• [What is being asked]: Summarize the newsletter below in two sentences.

• [Reading text]:
::::::::
🤢 A Hideously Profitable Trend

The Daily Dough team is always asking - “What’s the next big trend nobody’s thinking about yet?”

And that’s where Exploding Topics comes into play. Their platform helps us find hot ideas, company, and trends before the masses.

We think this is a tool every entrepreneur, trader, and investor needs in their toolbelt.

What’s on the Menu 🍴

No matter if it’s finding new trends or staying up-to-date with regulations…

We’ve got your back!

In today’s newsletter, we’ve found an ugly (but money-making) trend, and are analyzing the stock market that’s been on a rip this month.

Here’s your dough-growing ingredients for the day:

  • A Hideously Profitable Trend 🤢

  • Crypto Faces New G20 Regulations ⚖️

  • Market Not Prepared For All-Time-Highs 🚀

  • Is Stock Picking Stupid? 🧠

Today’s newsletter is a 6 minute read.

A Hideously Profitable Trend 🤢

Last week we highlighted the popularity and potential of the upcoming Barbie movie to drive growth for Mattel, but the toymaker isn’t the only company benefitting from the fun.

Crocs, the clunky yet comfy footwear company, has been sold out of its Barbie branded “Mega Crush” clogs for weeks.

Crocs also had some of the top selling products on Amazon during the recent Prime Day sales promotion, and their adult crocs clogs remain the #1 seller in the fashion category on Amazon:

Say what you will about the “fashion statement” of wearing Crocs, but the brand is benefitting from the popularity of clogs and sandals (”slides” if you’re Gen-Z) and smartly capitalizing on collabs with other brands & celebs.

Judging by Google Trends data, Crocs seems to have good product momentum:

Crocs also seems to have gained momentum in countries outside the US.

Shout out to our long-time supporter Nolan who discovered and highlighted this trend before most others!

Crocs is a publicly traded company (ticker symbol CROX). Year to date the stock is up 16%, though it’s been a choppy ride for investors.

The stock still looks relatively inexpensive today, trading at under 11 times this year’s expected earnings (PE ratio < 11X).
::::::::
• [Provided records]:
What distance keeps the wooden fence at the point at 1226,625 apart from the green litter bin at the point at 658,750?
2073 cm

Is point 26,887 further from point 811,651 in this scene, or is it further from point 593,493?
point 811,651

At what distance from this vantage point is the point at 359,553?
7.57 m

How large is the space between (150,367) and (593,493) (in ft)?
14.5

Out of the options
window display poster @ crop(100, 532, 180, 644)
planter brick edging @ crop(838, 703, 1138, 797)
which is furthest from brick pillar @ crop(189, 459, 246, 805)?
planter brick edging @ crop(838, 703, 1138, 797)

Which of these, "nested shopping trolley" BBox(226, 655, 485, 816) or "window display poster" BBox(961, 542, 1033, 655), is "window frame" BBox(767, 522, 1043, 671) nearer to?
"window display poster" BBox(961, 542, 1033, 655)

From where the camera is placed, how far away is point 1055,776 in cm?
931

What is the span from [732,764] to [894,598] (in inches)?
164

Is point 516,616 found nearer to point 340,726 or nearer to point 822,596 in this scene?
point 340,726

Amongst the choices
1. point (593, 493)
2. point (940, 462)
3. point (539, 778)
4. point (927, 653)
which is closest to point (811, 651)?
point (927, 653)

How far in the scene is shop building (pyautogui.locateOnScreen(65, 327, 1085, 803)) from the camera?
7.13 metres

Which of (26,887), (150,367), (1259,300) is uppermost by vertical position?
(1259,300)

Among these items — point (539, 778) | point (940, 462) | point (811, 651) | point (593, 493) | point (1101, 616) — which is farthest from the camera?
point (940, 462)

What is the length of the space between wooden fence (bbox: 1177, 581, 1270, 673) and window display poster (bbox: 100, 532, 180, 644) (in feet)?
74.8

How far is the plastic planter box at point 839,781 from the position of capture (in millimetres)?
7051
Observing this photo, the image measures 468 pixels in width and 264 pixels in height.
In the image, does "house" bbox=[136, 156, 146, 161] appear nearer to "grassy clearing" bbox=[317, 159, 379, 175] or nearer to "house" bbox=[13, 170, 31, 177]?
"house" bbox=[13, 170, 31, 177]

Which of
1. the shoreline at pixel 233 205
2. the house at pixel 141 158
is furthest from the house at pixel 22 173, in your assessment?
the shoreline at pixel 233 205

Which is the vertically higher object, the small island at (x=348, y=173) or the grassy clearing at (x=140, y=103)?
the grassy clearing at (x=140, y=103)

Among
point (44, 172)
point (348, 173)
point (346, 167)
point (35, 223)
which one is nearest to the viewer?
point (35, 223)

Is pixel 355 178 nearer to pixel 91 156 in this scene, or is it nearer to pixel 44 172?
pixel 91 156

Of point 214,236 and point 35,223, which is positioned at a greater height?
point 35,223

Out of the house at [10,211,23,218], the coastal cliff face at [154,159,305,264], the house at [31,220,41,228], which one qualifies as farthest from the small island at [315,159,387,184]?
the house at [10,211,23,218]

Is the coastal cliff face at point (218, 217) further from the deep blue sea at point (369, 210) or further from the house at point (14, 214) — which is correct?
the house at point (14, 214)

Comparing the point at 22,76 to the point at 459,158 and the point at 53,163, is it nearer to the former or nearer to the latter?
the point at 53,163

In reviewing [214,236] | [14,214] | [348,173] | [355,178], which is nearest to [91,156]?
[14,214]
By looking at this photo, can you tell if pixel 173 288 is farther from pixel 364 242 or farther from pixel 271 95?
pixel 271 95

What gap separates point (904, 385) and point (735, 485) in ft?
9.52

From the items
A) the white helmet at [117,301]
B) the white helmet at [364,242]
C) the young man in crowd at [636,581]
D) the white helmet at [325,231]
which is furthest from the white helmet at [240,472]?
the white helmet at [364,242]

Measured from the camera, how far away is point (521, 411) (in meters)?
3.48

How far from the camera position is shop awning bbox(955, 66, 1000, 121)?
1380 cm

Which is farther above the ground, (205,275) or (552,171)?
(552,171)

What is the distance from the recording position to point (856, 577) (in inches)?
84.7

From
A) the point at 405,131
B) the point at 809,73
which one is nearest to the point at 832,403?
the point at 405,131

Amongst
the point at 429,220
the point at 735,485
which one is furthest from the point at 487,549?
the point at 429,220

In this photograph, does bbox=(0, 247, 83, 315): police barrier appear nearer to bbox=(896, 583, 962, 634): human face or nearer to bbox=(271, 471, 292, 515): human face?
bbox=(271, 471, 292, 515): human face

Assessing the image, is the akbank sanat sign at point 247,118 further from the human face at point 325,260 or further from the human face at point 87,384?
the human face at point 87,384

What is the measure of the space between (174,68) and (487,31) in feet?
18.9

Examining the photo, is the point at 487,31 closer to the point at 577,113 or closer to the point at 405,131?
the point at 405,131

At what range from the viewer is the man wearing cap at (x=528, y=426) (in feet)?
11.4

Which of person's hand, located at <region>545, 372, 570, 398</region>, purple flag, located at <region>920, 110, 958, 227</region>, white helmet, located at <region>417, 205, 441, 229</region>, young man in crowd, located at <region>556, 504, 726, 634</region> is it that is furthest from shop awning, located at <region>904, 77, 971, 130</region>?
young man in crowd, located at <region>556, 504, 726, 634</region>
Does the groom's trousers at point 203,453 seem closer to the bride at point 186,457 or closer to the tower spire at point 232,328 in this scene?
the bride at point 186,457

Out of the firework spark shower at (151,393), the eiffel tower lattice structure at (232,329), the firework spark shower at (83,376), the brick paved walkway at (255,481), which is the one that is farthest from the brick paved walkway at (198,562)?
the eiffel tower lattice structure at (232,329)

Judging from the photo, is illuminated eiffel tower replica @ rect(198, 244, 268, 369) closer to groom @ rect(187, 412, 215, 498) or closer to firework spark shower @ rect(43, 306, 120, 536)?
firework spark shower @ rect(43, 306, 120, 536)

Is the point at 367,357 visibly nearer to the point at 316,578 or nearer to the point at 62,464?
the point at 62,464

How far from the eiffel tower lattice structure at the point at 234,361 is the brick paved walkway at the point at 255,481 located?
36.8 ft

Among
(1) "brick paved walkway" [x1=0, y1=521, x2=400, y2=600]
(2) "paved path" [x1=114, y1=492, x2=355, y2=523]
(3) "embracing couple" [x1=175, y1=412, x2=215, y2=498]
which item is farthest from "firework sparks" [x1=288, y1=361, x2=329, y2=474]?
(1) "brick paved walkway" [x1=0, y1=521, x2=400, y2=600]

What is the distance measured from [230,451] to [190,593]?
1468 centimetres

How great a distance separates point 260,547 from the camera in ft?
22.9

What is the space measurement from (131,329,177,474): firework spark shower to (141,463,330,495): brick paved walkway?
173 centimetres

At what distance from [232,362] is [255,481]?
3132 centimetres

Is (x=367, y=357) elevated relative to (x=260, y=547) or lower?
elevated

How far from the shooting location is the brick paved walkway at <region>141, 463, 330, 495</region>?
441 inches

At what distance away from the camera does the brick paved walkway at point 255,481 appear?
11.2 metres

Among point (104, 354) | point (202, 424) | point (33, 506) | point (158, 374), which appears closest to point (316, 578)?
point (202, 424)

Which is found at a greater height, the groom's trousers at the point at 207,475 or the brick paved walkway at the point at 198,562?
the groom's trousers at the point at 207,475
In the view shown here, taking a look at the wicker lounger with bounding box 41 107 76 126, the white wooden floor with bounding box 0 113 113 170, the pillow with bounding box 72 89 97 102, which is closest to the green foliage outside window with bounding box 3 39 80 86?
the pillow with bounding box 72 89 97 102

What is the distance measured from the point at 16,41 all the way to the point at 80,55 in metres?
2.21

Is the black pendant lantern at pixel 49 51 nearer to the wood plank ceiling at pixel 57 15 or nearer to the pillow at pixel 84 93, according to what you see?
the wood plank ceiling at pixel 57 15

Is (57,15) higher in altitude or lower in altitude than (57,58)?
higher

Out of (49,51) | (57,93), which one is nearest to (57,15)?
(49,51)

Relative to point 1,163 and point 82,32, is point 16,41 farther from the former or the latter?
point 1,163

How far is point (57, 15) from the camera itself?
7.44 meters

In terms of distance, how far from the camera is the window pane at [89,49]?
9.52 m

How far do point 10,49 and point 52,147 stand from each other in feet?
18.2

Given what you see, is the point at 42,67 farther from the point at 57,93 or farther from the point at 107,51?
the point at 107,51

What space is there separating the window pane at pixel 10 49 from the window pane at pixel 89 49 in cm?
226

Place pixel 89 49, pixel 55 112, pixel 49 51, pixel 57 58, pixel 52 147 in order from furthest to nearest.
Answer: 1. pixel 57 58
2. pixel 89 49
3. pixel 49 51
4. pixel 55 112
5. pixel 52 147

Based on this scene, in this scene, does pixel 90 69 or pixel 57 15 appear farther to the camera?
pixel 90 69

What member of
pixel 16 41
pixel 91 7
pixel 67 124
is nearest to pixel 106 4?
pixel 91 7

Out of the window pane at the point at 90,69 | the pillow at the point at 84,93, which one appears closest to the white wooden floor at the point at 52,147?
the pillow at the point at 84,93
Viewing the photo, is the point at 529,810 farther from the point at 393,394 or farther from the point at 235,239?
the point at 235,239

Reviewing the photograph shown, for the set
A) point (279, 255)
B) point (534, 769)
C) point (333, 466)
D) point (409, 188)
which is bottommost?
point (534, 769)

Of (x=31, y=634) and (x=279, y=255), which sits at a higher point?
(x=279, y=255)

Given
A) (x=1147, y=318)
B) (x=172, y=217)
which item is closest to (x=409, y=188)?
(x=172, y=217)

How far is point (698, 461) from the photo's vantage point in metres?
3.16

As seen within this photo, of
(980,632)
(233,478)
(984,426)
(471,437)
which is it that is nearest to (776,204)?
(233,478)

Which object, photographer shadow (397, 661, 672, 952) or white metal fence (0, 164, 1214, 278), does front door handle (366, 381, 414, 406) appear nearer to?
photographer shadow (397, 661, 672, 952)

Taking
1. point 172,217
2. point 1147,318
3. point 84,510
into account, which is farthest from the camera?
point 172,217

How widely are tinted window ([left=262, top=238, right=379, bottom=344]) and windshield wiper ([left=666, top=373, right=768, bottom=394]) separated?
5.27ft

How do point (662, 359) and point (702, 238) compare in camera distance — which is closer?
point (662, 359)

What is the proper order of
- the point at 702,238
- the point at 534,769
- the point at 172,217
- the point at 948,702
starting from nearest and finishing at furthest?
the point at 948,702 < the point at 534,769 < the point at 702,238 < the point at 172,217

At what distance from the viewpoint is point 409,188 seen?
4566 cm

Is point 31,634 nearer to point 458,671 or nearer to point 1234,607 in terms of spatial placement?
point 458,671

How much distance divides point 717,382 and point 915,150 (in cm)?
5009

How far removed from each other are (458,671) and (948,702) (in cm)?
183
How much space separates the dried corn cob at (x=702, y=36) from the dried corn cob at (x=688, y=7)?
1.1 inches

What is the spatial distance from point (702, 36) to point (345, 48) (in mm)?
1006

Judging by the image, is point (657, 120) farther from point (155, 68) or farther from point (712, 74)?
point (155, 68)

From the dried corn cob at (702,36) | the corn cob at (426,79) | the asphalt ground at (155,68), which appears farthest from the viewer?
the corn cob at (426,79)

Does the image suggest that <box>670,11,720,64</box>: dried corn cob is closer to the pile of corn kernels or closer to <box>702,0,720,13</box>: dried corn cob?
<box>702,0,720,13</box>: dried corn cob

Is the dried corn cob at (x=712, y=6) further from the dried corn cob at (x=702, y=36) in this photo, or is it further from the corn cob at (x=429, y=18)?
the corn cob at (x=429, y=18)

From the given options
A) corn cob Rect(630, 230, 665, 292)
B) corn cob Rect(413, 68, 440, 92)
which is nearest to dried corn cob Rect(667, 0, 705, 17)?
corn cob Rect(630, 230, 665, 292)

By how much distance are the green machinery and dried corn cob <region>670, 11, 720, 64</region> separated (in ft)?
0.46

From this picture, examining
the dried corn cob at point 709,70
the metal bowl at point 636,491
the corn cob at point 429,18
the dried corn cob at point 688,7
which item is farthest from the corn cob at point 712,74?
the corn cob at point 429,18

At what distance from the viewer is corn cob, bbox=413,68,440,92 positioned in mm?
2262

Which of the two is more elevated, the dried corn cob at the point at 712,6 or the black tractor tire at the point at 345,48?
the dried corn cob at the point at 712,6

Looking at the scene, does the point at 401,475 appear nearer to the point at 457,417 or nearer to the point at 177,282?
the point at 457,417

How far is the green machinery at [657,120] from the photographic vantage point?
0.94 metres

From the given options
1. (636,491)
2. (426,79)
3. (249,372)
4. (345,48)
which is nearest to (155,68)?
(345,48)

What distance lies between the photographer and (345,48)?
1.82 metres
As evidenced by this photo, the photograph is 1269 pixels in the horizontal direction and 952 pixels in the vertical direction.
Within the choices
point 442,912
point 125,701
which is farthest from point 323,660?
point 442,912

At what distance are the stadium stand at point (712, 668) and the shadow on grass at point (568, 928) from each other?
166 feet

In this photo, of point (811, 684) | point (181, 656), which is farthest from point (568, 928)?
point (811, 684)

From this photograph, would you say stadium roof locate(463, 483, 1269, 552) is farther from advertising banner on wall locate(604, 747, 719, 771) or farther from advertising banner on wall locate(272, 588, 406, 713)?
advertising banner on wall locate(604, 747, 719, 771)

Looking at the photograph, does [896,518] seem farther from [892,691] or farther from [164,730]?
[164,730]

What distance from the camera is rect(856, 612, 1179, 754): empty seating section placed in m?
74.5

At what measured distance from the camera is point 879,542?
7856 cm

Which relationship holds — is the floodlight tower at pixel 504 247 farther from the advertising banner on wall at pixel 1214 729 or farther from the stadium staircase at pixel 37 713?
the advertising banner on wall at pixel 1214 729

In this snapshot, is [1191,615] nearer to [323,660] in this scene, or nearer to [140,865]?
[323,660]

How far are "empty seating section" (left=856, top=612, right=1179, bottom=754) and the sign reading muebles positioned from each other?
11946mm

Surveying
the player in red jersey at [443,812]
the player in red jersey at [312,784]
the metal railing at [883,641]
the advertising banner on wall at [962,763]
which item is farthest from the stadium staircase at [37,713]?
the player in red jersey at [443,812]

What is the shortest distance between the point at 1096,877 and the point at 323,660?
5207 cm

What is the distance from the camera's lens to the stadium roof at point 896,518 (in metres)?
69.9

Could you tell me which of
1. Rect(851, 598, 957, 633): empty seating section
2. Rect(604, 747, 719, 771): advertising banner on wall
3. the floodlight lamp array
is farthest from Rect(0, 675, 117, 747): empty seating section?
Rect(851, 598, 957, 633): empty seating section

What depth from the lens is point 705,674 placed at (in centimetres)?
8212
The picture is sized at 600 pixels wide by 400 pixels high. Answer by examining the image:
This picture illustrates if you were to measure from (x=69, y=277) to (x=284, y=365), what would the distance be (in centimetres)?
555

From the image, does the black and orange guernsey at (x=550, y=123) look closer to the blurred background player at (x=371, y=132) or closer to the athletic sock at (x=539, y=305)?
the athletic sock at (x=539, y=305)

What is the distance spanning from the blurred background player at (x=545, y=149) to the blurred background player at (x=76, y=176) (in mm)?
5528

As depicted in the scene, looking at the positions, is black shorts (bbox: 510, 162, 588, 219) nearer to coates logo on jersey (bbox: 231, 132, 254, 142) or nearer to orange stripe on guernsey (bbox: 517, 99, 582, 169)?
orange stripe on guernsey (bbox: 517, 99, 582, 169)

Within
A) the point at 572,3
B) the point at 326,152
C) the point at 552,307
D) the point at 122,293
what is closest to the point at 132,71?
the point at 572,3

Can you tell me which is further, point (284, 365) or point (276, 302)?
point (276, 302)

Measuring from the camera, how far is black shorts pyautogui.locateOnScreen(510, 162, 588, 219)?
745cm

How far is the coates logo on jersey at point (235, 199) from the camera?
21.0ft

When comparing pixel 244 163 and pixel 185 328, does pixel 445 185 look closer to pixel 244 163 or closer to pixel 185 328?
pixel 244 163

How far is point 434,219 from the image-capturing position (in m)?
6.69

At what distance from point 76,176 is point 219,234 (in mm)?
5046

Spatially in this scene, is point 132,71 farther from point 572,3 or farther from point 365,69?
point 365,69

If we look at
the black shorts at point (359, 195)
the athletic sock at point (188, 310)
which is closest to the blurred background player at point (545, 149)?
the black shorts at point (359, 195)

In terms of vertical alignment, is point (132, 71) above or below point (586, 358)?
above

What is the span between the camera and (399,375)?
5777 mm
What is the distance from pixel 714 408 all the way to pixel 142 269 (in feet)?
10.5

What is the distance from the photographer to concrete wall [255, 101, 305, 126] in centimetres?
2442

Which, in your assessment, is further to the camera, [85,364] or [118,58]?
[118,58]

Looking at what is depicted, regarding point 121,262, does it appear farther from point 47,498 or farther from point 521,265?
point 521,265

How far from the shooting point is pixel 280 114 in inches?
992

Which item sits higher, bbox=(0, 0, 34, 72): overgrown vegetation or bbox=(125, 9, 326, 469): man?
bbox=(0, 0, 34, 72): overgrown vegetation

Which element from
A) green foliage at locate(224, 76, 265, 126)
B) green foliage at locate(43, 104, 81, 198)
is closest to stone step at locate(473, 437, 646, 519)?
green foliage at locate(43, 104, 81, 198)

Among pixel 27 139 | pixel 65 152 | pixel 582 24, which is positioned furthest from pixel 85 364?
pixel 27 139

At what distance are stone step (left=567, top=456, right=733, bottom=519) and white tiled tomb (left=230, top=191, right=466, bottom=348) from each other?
::::::::
• [Result for this task]: The newsletter, billed as a 6 minute read, covers an ugly but money-making trend, new G20 crypto regulations, a stock market near all-time highs, and whether stock picking is stupid. Its lead item reports that Crocs has sold out of its Barbie-branded "Mega Crush" clogs for weeks, had some of the top-selling products on Amazon during Prime Day, and trades publicly as CROX, with the stock up 16% year to date and priced under 11 times this year's expected earnings.